Le président Emmanuel Macron a plaidé mercredi à Toulouse en faveur d'une Europe souveraine dans l'espace, un "bien commun" qui doit faire "rêver", et poussé les dirigeants européens à se positionner sur les vols habités vers la Lune et Mars. Sur un échiquier mondial de plus en plus compétitif, l'Europe doit avoir sa propre "maîtrise" de l'espace si elle veut acquérir une souveraineté technologique, industrielle, militaire et scientifique, a affirmé le président lors d'une réunion "informelle" des ministres européens chargés de l'Espace et de l'ESA (Agence spatiale européenne), dans le cadre de la présidence française de l'Union européenne.

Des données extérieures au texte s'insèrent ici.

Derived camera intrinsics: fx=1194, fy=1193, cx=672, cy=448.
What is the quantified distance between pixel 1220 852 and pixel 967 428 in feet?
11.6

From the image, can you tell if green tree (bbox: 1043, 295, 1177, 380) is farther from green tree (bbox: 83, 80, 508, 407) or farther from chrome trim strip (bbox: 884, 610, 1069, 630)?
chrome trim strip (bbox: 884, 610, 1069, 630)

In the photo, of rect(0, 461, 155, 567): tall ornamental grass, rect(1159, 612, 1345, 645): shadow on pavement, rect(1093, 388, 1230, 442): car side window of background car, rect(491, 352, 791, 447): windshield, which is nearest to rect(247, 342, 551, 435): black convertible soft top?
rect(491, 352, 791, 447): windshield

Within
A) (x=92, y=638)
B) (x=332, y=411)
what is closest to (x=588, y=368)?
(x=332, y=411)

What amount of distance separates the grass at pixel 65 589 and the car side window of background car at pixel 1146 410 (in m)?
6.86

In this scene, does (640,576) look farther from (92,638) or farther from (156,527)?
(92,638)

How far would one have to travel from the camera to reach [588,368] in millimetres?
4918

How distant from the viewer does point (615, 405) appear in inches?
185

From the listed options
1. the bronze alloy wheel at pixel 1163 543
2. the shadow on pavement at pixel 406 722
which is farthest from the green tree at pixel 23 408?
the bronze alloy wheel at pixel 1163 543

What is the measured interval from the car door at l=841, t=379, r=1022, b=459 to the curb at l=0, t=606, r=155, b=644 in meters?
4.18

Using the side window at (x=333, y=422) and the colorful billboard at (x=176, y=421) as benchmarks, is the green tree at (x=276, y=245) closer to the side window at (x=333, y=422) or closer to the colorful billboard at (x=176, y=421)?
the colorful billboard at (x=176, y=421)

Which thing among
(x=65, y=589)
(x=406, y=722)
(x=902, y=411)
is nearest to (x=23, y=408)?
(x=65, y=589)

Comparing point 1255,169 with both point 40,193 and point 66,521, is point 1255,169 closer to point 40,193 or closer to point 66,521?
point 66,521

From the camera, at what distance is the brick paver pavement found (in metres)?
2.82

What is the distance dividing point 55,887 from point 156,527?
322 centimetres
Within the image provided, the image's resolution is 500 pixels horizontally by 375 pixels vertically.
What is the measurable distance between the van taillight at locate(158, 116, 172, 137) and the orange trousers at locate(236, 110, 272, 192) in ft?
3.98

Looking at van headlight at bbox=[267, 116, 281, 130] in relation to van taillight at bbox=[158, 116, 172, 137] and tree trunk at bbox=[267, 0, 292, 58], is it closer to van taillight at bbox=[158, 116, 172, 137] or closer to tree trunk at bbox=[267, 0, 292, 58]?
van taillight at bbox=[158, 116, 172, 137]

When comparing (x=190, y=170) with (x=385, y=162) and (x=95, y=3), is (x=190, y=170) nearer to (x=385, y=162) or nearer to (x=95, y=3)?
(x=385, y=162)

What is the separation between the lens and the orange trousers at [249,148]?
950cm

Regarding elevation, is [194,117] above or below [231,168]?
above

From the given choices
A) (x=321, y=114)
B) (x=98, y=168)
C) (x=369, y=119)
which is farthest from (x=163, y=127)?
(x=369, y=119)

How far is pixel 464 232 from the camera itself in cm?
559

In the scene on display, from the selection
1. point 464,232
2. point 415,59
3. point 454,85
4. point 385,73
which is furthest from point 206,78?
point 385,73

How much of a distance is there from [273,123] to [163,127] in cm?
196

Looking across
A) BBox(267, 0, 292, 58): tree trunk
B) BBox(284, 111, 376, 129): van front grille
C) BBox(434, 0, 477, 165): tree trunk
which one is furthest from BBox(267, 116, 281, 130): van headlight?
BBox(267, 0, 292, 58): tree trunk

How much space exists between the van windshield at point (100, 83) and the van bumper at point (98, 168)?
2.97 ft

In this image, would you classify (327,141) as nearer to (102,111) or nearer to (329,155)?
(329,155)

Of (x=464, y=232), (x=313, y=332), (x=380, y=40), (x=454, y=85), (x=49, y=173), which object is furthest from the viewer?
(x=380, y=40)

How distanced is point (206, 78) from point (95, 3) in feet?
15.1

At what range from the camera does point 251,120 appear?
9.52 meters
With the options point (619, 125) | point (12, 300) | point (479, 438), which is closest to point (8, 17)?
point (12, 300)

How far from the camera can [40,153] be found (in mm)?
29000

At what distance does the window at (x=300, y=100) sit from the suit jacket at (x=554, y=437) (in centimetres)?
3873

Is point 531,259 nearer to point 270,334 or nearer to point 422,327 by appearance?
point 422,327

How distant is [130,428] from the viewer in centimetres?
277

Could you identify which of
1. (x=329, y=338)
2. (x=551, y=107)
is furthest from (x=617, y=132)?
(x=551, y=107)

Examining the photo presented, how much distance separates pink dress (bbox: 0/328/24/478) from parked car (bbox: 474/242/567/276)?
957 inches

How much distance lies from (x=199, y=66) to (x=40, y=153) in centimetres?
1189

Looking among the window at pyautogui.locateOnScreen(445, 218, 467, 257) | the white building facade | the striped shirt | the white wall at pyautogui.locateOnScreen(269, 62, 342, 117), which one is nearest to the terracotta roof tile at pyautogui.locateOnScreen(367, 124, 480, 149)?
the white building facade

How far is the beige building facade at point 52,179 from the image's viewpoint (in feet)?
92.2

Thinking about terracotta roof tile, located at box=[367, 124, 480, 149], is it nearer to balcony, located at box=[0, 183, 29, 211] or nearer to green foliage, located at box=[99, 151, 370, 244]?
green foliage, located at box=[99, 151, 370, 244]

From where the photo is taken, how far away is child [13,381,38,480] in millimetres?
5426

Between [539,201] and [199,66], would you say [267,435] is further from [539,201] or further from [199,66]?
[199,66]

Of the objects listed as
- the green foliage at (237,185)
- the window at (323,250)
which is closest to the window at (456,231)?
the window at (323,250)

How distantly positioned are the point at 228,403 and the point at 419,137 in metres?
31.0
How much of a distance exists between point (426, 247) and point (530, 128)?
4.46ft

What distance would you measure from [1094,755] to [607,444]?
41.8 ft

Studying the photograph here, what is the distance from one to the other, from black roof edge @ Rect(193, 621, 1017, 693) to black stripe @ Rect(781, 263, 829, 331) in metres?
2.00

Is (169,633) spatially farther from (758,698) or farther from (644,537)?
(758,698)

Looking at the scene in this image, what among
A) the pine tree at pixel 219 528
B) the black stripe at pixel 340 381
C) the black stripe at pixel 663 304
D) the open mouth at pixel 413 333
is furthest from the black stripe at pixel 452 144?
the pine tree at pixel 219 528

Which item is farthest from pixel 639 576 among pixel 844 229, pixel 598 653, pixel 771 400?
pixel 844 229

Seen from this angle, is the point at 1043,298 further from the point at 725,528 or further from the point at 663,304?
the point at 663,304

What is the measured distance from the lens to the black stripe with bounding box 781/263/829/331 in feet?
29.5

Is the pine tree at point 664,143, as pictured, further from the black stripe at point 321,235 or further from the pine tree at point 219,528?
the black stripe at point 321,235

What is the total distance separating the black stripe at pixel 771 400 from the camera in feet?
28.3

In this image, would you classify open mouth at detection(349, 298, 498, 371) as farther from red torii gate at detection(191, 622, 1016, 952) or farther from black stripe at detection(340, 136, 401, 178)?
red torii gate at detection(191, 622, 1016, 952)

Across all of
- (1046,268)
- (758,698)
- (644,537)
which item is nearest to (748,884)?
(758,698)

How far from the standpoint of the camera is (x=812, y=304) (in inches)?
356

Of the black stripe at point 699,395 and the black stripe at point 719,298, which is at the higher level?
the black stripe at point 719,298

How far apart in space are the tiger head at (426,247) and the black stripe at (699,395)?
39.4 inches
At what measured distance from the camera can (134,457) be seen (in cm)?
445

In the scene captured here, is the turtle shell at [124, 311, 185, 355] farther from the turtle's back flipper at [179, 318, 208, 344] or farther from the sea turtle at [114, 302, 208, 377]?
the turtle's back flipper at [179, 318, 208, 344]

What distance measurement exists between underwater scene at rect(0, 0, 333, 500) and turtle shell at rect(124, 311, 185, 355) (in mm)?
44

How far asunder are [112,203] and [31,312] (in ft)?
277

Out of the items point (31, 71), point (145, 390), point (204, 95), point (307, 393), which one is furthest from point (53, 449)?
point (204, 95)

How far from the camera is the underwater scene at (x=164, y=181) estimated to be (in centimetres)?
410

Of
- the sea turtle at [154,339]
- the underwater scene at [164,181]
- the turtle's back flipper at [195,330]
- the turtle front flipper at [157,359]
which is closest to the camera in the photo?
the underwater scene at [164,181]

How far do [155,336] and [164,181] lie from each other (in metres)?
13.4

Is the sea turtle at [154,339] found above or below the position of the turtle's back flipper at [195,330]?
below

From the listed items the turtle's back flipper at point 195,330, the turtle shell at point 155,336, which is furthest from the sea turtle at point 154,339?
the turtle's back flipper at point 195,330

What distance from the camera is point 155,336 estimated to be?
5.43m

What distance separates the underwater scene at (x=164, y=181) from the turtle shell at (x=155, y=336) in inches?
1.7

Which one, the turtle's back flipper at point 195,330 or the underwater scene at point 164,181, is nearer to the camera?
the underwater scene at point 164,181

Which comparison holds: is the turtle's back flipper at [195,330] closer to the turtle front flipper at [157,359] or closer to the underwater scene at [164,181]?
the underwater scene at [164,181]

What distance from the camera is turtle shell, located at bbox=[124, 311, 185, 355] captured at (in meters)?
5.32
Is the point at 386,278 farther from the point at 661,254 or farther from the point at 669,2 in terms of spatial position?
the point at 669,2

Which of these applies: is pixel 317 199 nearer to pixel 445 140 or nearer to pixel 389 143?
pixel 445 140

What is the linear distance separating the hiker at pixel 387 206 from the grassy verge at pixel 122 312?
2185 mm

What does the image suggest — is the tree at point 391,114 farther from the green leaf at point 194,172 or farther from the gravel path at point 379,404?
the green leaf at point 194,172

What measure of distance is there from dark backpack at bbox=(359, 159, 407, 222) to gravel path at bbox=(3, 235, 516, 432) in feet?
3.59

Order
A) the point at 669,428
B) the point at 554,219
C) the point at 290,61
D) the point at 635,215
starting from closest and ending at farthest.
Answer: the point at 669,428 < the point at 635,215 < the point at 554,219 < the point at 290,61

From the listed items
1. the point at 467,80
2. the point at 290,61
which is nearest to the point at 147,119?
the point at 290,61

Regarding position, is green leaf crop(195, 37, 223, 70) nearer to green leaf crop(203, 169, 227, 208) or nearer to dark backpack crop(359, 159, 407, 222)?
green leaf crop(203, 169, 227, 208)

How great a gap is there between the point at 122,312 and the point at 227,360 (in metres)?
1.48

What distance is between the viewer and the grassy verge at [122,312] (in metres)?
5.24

Un appel à l'Europe de prendre son "destin en main"
L'Europe doit notamment prendre "d'urgence" son "destin en main" dans le domaine des constellations de satellites, si elle veut garder la maîtrise de ses télécommunications, a estimé Emmanuel Macron, quasi-candidat à la présidentielle d'avril. Face aux constellations privées Starlink d'Elon Musk (42.000 satellites prévus) ou Kuiper de Jeff Bezos (3.200 satellites), Oneweb porté par le gouvernement britannique (650 satellites), l'enjeu est de se lancer avant que les orbites et fréquences ne soient trop encombrées.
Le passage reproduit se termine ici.